Separate Statement of Malcolm S. Mason
Government needs the art of making practical compromises between conflicting goals. There is a regrettable tendency to hold up administrative agencies to Olympian standards based on a theoretical pure strategy when a mixed strategy is called for. This operates to defeat the purpose of administrative procedure and the values to the public of administrative action. The Conference is hurrying too fast the process towards formalism which destroys both effectiveness and fairness. Every generation needs not only a measure of rational consistency but also the principle of Equity that stare decisis kills.
The Securities and Exchange Commission no-action letter is an outstanding creation in the field of administrative procedure by an agency that has been outstanding in its efforts to communicate its views to the public affected. The Conference believes that the Commission can do better and I agree it can, but the Conference has proposed a solution which in my view makes sure that it will do worse.

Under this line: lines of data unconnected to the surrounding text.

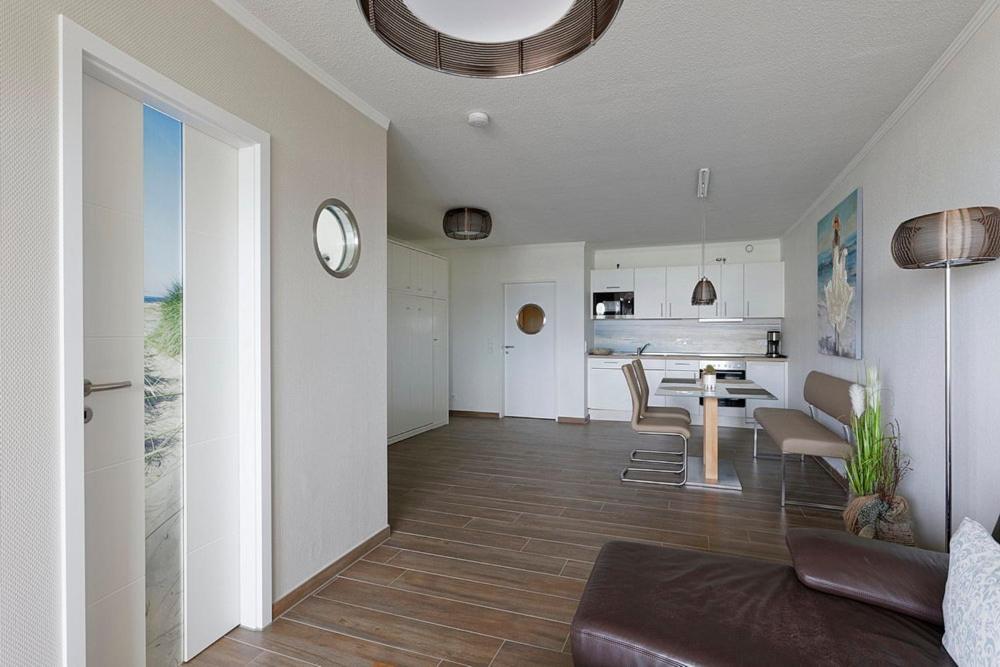 Christiansen Im Panoramahaus Duhnen Apartment คุกซ์ฮาเวน ภายนอก รูปภาพ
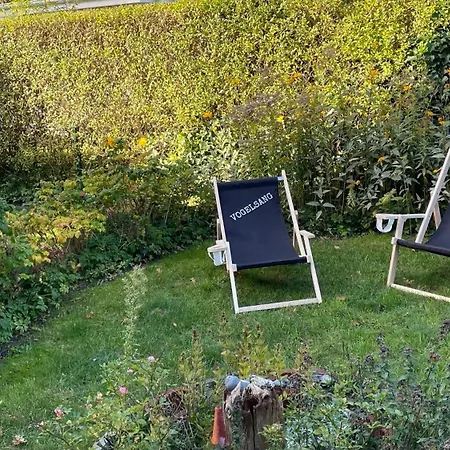 Zur Wellenwiese 22a Vogelsang Apartment Zingst
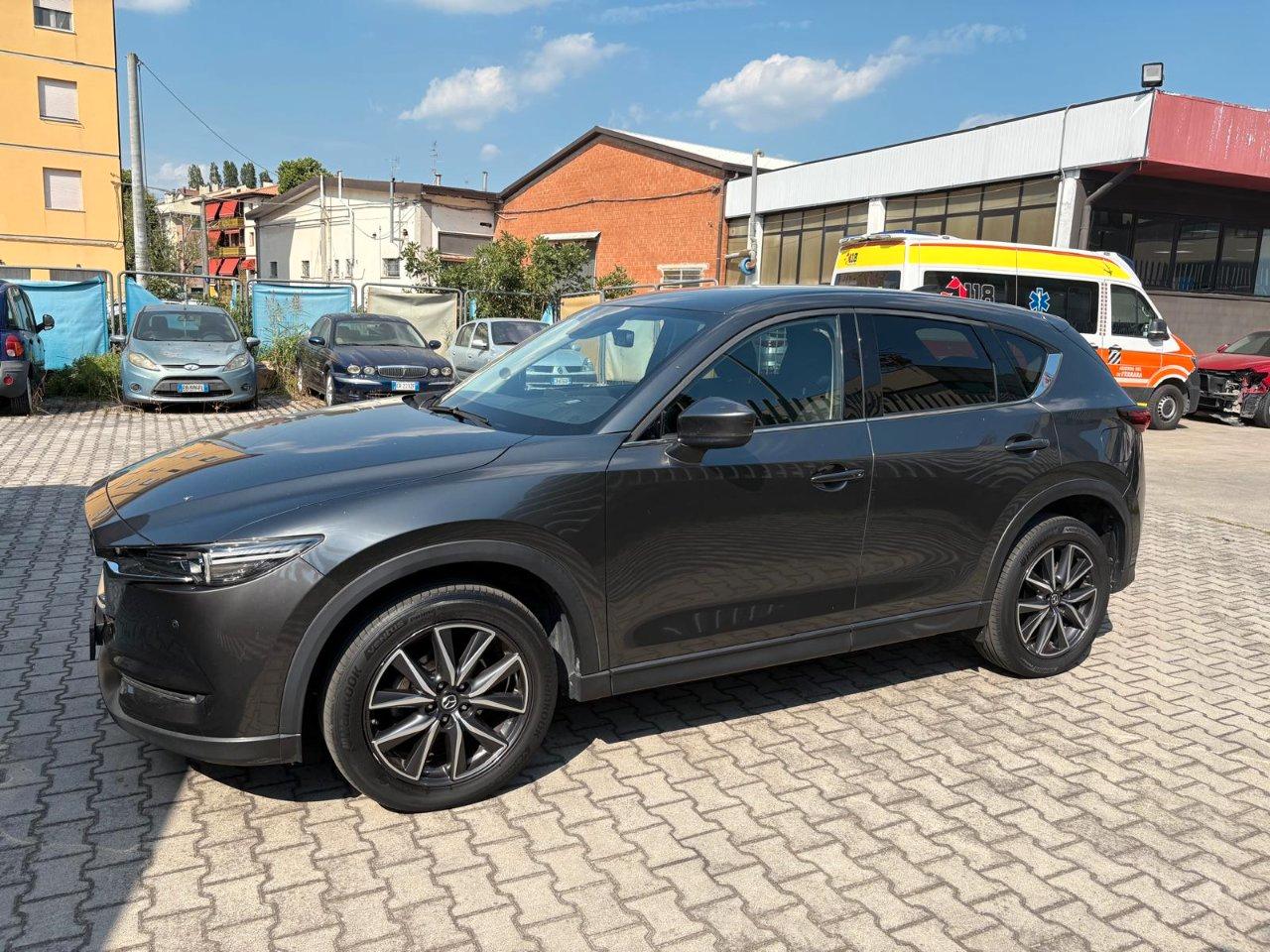 Mazda CX-5 2.2 Exceed 2wd 150cv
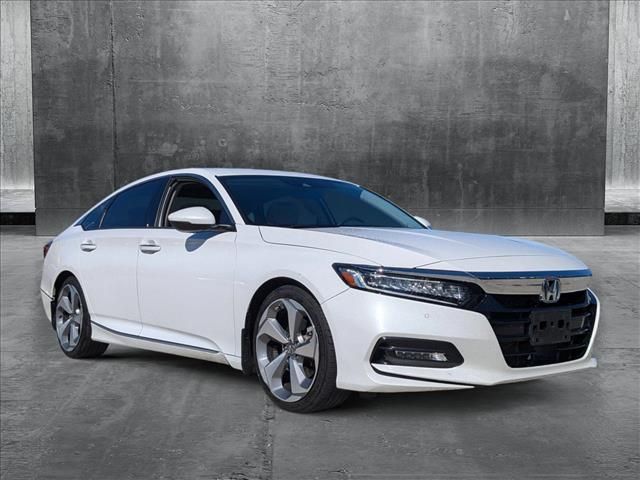 2018 Honda Accord Touring 1.5T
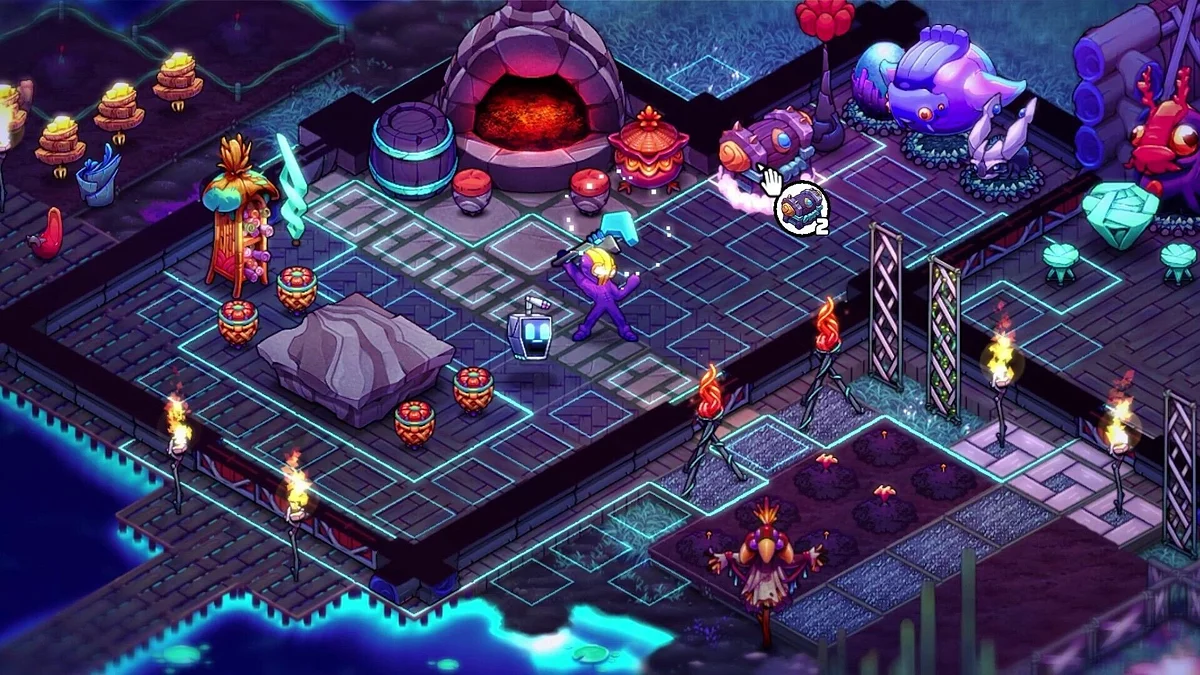 Скриншот из игры Crashlands 2 - 32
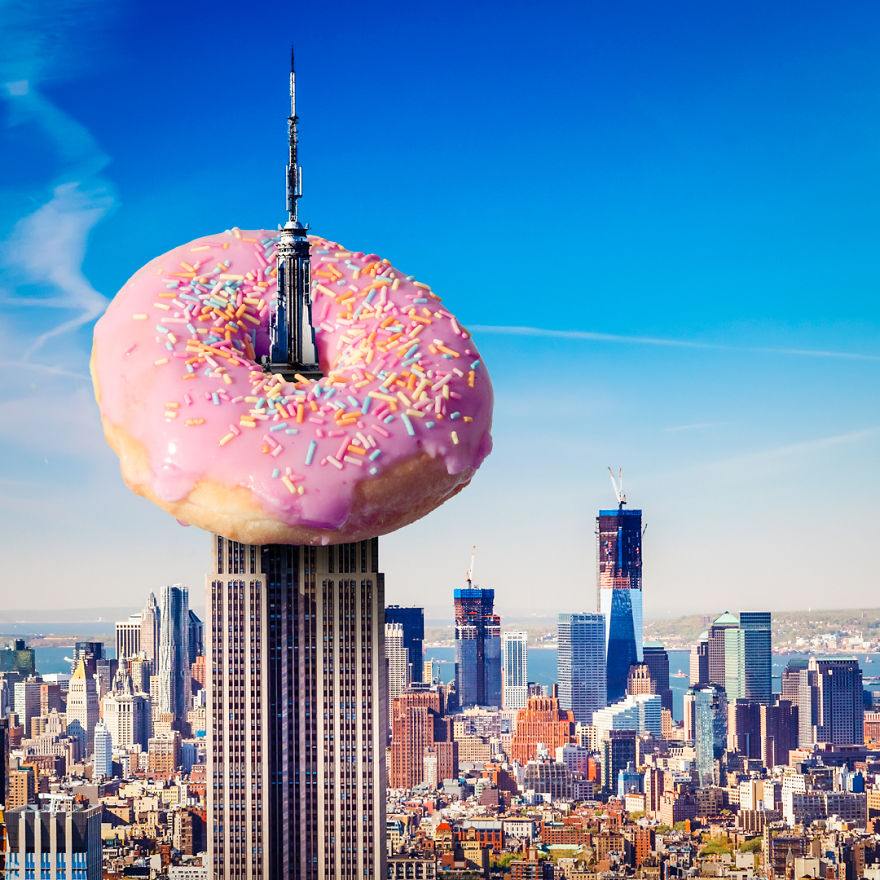 If Photoshop Had Its Own Sense Of Humour, This Is What It Would Create If Photoshop Had Its Own Sense Of Humour, This Is What It Would Create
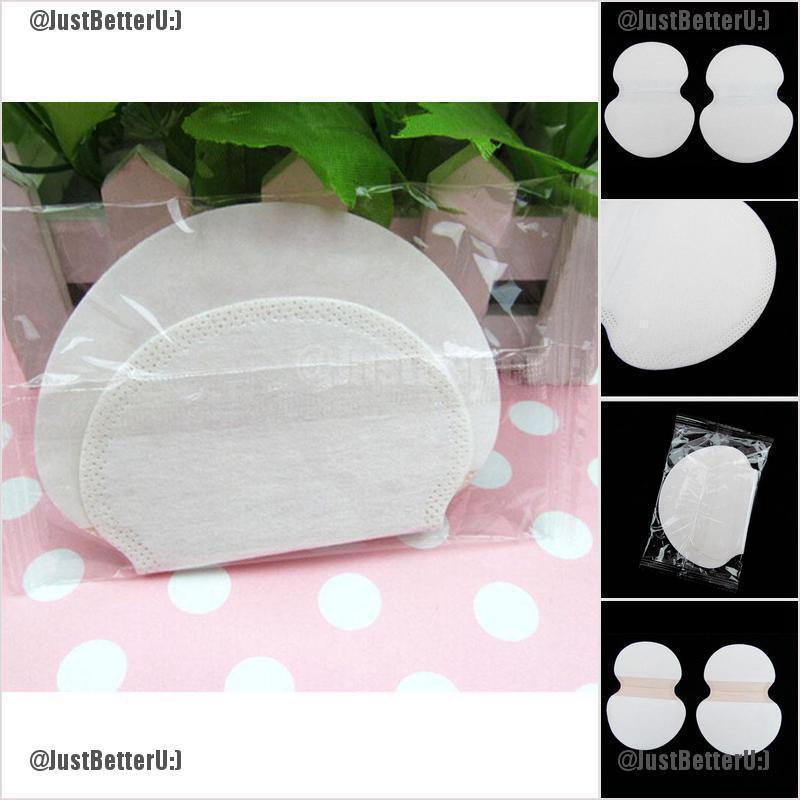 Set 15 Cặp Miếng Dán Thấm Hút Mồ Hôi Nách Tiện Dụng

The recommendation of the Conference if carried out will destroy the no-action letter for the valuable purpose for which it was created: quick, helpful, trustworthy guidance. If advice on particular matters must be accompanied by a public statement containing facts and reasons (as required by the Conference recommendation, paragraph 5) and will be used as precedent, cautious statement and careful qualification is needed. The result will be that the staff will no longer dare to give the quick and informal advice and assurance that they are now authorized to give. The people who need the assistance will no longer get it. A new piece of bureaucratic red tape will be created. An existing effective and valuable informal procedure will be hurt. None of those who supported the recommendation intended this, but it will be the result. The Conference recommendation does not reflect realistic consideration of how the no-action letter has operated in the past and how it will be likely to operate in the future.